CS Lewis wrote: “If I find in myself a desire which no experience in this world can satisfy, the most probable explanation is that I was made for another world.” Both Lewis and Raphael point us to the same person.

I want to revisit a subject we have addressed before because of where we stand this morning; because we are witnessing afresh this transfiguration of Jesus; because we see Jesus in the luminosity that is his in that other world. The subject is to discern the difference between what is penultimate and ultimate; between the important matters of life and the One who is essential for life.

Pastor and author Rick Shurtz in his book Freebird: Work Free Live Free insightfully addresses this subject. He writes: “When we look to our work as if it is our means of ultimate satisfaction, we are giving work god-like status. Scripture describes this as a path of increasing sorrow. Why? Because our work will not live up to the expectations we place upon it. The same can be said of any other means for satisfaction better fit for the penultimate list. Marriage and parenting can be tremendously fulfilling but are dangerously disappointing if we expect them to be ultimate. Food and drink are wonderful gifts, but treat them as ultimate and addictions are born. Adventure and thrills make life exciting, but if we put them in the ultimate line, in time the buzz wears off, and we’re left still searching for more.”

At this transfiguration moment Jesus Christ reveals himself to be the only one truly fit of this ultimate category. Our hearts are insatiably hungry and we cannot expect to be satisfied with something small. Let your heart feast upon that which is ultimate; let it love God with everything it has. Anything penultimate will never do.

Conclusion
One final note. Some of you will have had that experience when your child brings this person home to meet you for the first time; this person with whom they wish to make a life. Two of my now daughters-in-law made very similar remarks after meeting me for the first time. Essentially they both said—now I know why he (meaning the son they had fallen in love with) is the way he is. The apple does not fall far from the tree, as the saying goes. (I wisely did not inquire whether this was to be taken as a positive or negative.)
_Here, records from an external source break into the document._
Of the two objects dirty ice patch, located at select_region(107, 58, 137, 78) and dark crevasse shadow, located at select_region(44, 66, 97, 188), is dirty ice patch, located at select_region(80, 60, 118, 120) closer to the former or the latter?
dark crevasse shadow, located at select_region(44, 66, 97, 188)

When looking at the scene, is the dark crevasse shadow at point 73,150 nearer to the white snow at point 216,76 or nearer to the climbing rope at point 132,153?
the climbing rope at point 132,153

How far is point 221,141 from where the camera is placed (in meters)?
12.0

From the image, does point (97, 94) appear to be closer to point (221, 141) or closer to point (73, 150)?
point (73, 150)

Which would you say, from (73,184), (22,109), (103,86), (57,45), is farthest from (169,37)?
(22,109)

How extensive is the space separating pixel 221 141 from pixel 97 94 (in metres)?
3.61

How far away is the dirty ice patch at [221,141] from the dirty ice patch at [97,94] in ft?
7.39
We know the experience of how profoundly we are shaped in life by parents. As adults, let me ask you—who do you want to be that influence that now shapes your life? Listen to what the Apostle Paul wrote about the believer’s privilege with respect to this matter. “And all of us, with unveiled faces, seeing the glory of the Lord as though reflected in a mirror, are being transformed into the same image from one degree of glory to another.” (2 Corinthians 3:18) I cannot think of anything more glorious that looking to him and being shaped in his image.

And while he was praying, the appearance of his face changed, and his clothes became dazzling white. Amen.